Sixteen patients undergoing recatheterization at a mean of 6 years had a mean transconduit gradient of 24 ± 15 mm Hg. Obstructed conduits (i.e., with a gradient of greater than 50 mm Hg) were replaced in 3 patients, corresponding to 13 ± 8% at 10 years. In each instance, the obstruction was due to neointimal hyperplasia in the Dacron tube rather than calcification of the homograft valve.

The fresh, antibiotic-sterilized aortic homograft is the conduit of choice for right ventricular outflow tract reconstruction.
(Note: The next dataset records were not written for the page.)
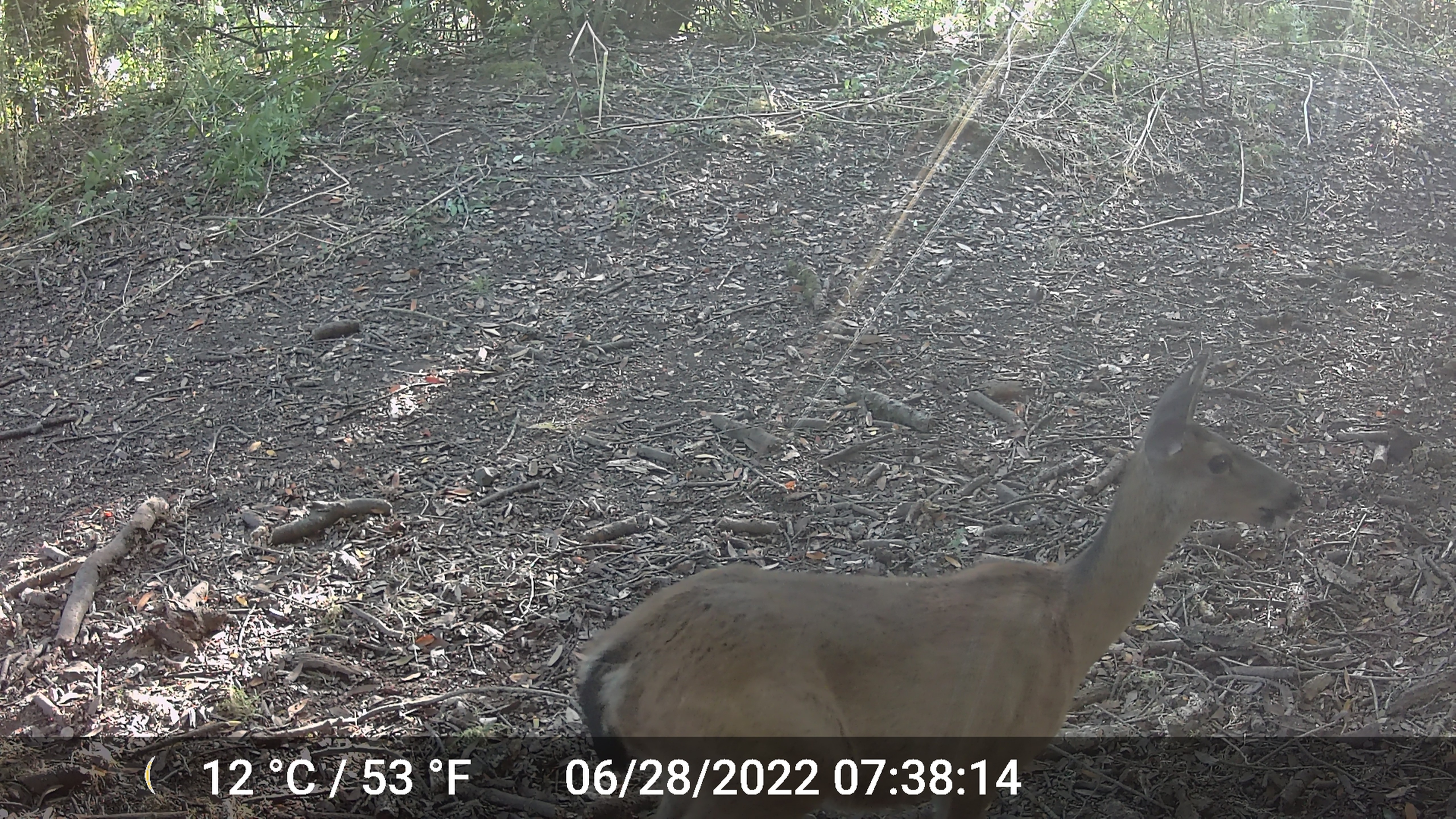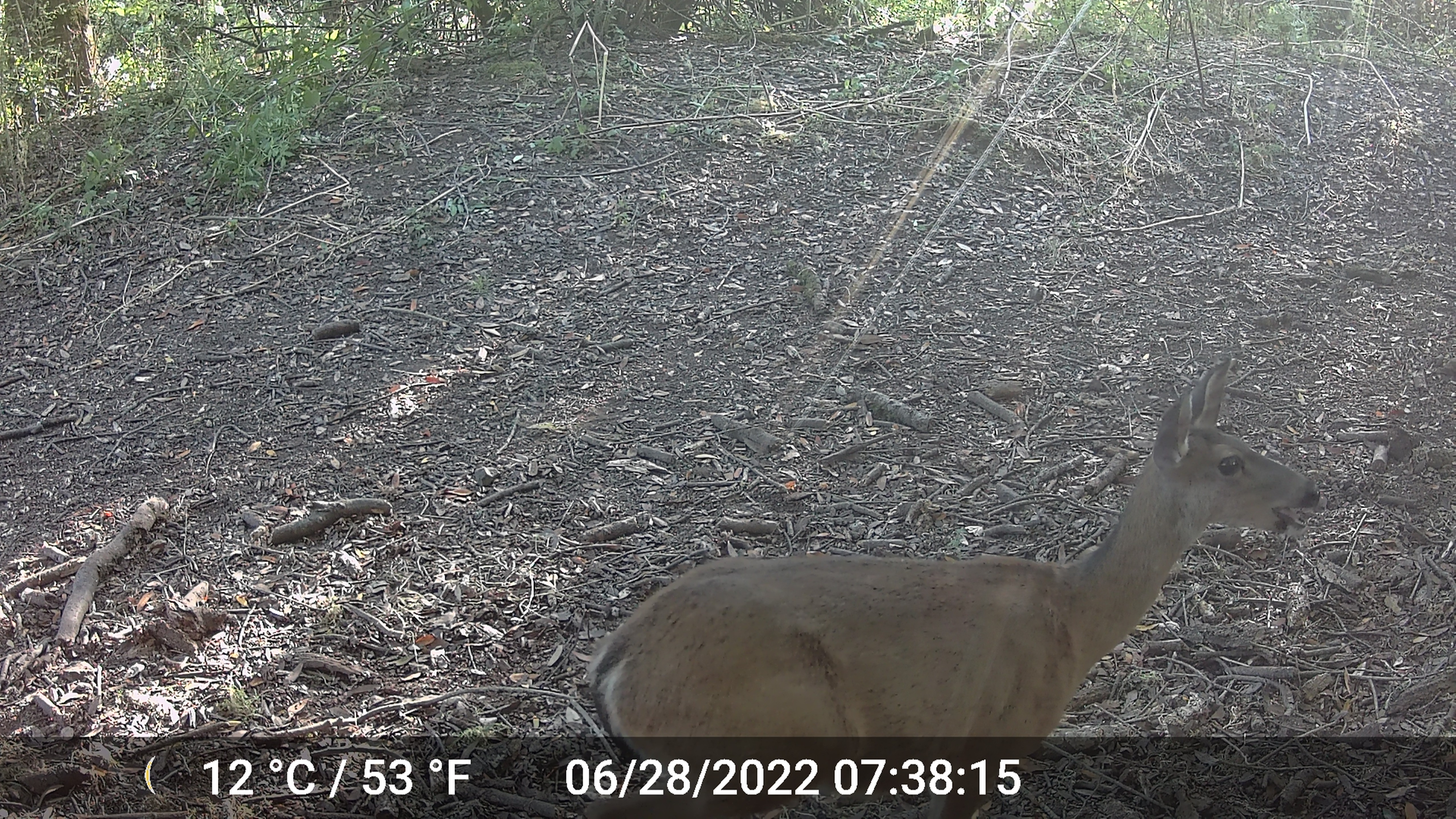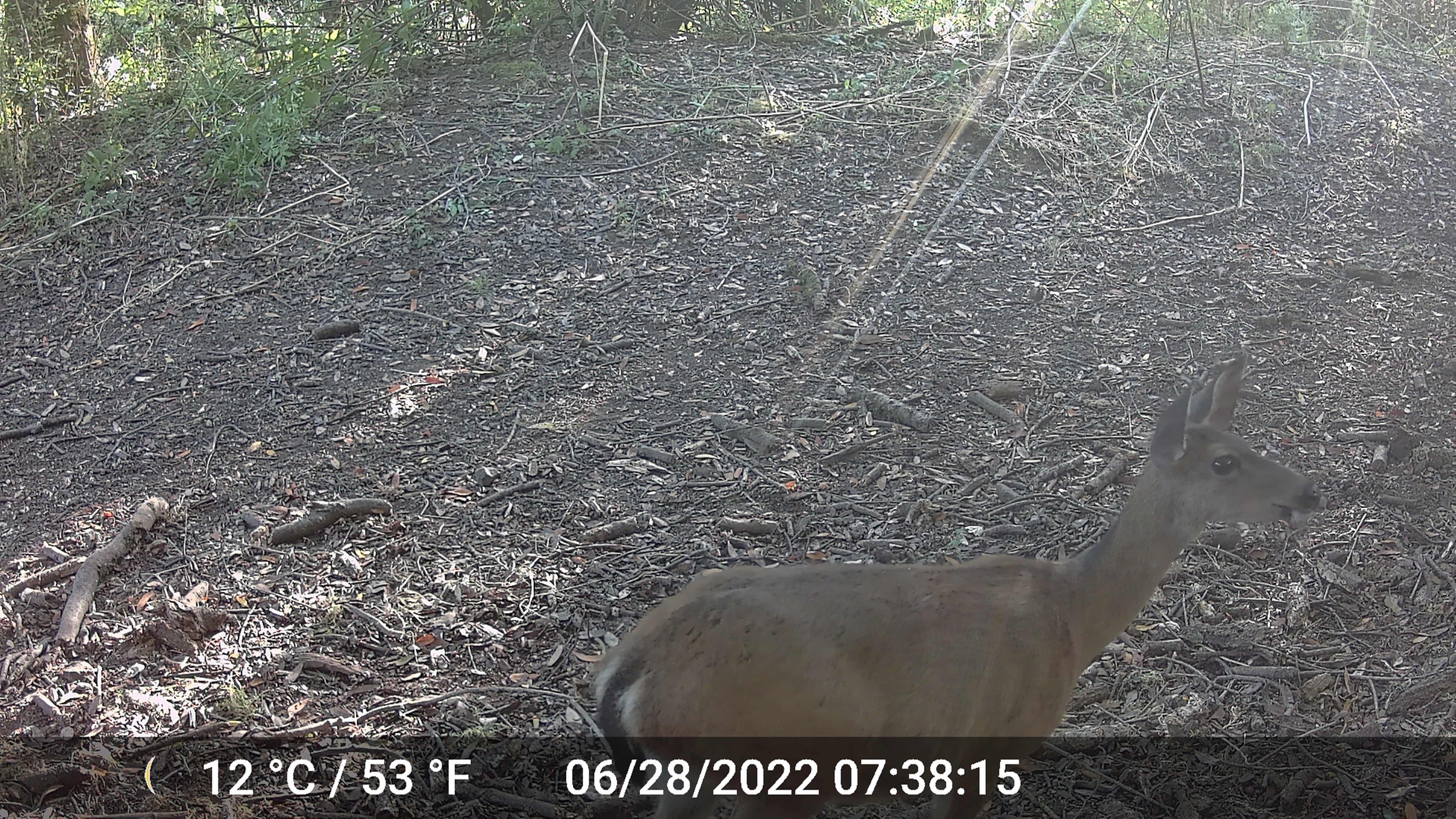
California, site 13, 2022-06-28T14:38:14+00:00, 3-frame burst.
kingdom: Animalia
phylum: Chordata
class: Mammalia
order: Artiodactyla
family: Cervidae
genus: Odocoileus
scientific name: Odocoileus hemionus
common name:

The valve itself appears more resistant to calcification than its xenograft counterpart, and the absence of Dacron removes the problem of fibrinous peel obstructing the conduit. We now construct a tube of autologous pericardium to increase the length of the conduit and avoid complementary thoracotomy for ligation of bronchial collaterals.